Employment in the non-farm sector fell 1.3%, with employment in the construction and hospitality sector falling 7.3% and 9.3% respectively.
Danucha attributed the declining employment rate in these two sectors to lockdown restrictions on worker dormitory facilities and eateries.
He noted, however, that employment increased in the production, retailing, and transport sectors, logging 2.1%, 0.2%, and 4.6% increases respectively, adding that increased employment was reported in the food and drinks, automobile, electrical appliance and medical instrument segments of the production sector.
The average working hours in the private sector during the third quarter were 43.9 per week, down from 44 hours during the same period last year. The number of part-time unemployed was about 900,000, an increase of 470,000 from the same period last year.
The unemployed population represented 2.25% of the entire workforce. 3.6% were vocational graduates. Danucha said that there is a tendency for this group of vocational graduates to remain unemployed for a longer period, due to the slow economic discovery and their lack of work experience.

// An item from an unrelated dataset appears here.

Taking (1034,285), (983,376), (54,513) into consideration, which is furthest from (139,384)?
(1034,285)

Of all unemployed, the 15-19-year-old age group accounts for 9.7%, followed by 8.35% among 20-24-year-olds. This is a clear indication that entrepreneurs could not afford to bear the financial burden of slowing layoffs of some of their employees.
Regarding household debt, Danucha said it continued to increase, to 14.27 trillion baht, during the second quarter of the year. This is a rise of 5% from the first quarter, which recorded a 4.7% increase over the first quarter of this year.
Household debt in the second quarter was 89.3% of gross domestic product (GDP), compared to 90.6% in the preceding quarter.
One area worth monitoring is non-performing loans (NPLs), from credit card debt, which accounts for 2.92% of total credit card debt. Credit card credits, against other credits, have increased for two quarters in a row, 3.04% and 3.51% for the first and second quarters respectively.
One-third of NPLs are from credit card holders who are over 35 years of age.